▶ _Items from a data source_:
>> start
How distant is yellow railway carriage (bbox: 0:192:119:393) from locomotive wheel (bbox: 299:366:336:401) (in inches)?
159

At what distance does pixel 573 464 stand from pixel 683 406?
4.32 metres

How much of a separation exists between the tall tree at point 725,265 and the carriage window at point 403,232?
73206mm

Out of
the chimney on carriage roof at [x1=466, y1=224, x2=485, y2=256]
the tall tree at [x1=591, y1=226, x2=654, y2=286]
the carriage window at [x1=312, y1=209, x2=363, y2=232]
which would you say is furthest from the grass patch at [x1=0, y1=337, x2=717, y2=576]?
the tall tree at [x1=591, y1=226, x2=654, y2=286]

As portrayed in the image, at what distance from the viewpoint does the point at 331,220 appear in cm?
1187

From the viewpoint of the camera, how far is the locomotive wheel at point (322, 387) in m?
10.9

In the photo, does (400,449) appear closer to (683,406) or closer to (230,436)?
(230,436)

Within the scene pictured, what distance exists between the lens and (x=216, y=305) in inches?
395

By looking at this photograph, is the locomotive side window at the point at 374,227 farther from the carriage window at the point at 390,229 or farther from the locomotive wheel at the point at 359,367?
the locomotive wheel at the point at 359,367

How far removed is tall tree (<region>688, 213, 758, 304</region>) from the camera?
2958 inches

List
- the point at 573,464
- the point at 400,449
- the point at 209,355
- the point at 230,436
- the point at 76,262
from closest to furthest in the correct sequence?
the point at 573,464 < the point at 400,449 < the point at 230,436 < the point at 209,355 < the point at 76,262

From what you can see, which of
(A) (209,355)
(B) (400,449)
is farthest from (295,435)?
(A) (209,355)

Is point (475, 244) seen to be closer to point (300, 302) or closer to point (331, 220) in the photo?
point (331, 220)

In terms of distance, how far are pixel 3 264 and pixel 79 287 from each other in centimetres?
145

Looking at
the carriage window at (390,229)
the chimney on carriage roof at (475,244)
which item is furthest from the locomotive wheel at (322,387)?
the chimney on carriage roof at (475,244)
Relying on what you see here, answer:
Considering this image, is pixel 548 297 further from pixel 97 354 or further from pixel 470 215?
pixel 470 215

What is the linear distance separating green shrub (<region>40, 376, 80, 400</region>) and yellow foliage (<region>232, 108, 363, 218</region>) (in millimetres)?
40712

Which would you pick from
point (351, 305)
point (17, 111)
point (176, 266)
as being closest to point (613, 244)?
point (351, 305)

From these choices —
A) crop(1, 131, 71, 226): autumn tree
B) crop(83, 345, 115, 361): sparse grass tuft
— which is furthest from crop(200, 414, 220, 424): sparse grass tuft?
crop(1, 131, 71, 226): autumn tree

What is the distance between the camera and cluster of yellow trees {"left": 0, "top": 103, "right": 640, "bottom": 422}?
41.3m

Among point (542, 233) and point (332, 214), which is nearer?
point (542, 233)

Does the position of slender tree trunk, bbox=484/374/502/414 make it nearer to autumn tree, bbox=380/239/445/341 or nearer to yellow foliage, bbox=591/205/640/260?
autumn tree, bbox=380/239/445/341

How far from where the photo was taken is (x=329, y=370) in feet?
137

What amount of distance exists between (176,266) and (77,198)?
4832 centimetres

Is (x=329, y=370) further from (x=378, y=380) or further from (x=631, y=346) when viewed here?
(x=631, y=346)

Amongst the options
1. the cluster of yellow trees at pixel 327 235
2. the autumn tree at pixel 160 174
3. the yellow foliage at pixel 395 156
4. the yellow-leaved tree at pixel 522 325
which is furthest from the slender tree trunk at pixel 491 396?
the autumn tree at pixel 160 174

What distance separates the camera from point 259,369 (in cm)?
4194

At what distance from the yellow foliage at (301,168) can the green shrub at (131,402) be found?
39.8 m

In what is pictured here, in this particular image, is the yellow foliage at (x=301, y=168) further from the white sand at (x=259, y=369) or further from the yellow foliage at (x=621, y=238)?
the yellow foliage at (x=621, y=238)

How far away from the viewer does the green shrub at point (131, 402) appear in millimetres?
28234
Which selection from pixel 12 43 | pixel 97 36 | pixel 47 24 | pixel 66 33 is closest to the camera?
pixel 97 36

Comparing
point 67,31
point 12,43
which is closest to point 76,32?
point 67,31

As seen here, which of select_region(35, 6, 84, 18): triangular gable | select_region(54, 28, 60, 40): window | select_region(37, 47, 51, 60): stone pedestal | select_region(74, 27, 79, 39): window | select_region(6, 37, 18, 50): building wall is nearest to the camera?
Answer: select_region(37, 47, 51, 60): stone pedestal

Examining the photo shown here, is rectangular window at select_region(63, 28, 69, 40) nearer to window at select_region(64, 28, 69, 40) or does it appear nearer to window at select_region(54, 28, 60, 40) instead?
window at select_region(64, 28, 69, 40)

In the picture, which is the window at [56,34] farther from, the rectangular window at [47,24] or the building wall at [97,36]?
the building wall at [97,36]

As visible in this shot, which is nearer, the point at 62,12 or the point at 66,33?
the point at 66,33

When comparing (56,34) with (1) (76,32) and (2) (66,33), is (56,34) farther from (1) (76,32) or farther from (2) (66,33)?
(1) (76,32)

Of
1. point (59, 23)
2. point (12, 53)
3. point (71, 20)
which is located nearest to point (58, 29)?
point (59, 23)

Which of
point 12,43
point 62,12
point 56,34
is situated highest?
>> end
Take the line that contains "Amongst the options" and each line after it down to the last of the records, and retype them exactly; add nothing else.

Amongst the options
1. the cluster of yellow trees at pixel 327 235
2. the autumn tree at pixel 160 174
3. the yellow foliage at pixel 395 156
4. the yellow-leaved tree at pixel 522 325
which is furthest from the slender tree trunk at pixel 491 396?
the autumn tree at pixel 160 174

What distance separates the camera from point 259,369 (in cm)?
4194

At what distance from the yellow foliage at (301,168) can the green shrub at (131,402) be found?
39.8 m

In what is pictured here, in this particular image, is the yellow foliage at (x=301, y=168) further from the white sand at (x=259, y=369) or further from the yellow foliage at (x=621, y=238)?
the yellow foliage at (x=621, y=238)

How far away from the viewer does the green shrub at point (131, 402) appear in millimetres?
28234
Which selection from pixel 12 43 | pixel 97 36 | pixel 47 24 | pixel 66 33 is closest to the camera?
pixel 97 36

Comparing
point 67,31
point 12,43
which is closest to point 76,32?
point 67,31

As seen here, which of select_region(35, 6, 84, 18): triangular gable | select_region(54, 28, 60, 40): window | select_region(37, 47, 51, 60): stone pedestal | select_region(74, 27, 79, 39): window | select_region(6, 37, 18, 50): building wall is nearest to the camera?
Answer: select_region(37, 47, 51, 60): stone pedestal

Examining the photo shown here, is rectangular window at select_region(63, 28, 69, 40) nearer to window at select_region(64, 28, 69, 40) or does it appear nearer to window at select_region(54, 28, 60, 40) instead?
window at select_region(64, 28, 69, 40)

In the picture, which is the window at [56,34] farther from, the rectangular window at [47,24] or the building wall at [97,36]?
the building wall at [97,36]

As visible in this shot, which is nearer, the point at 62,12 or the point at 66,33?
the point at 66,33

When comparing (56,34) with (1) (76,32) and (2) (66,33), is (56,34) farther from (1) (76,32) or farther from (2) (66,33)?
(1) (76,32)

Of
1. point (59, 23)
2. point (12, 53)
3. point (71, 20)
which is located nearest to point (58, 29)?
point (59, 23)

Which of
point 12,43
point 62,12
point 56,34
is situated highest?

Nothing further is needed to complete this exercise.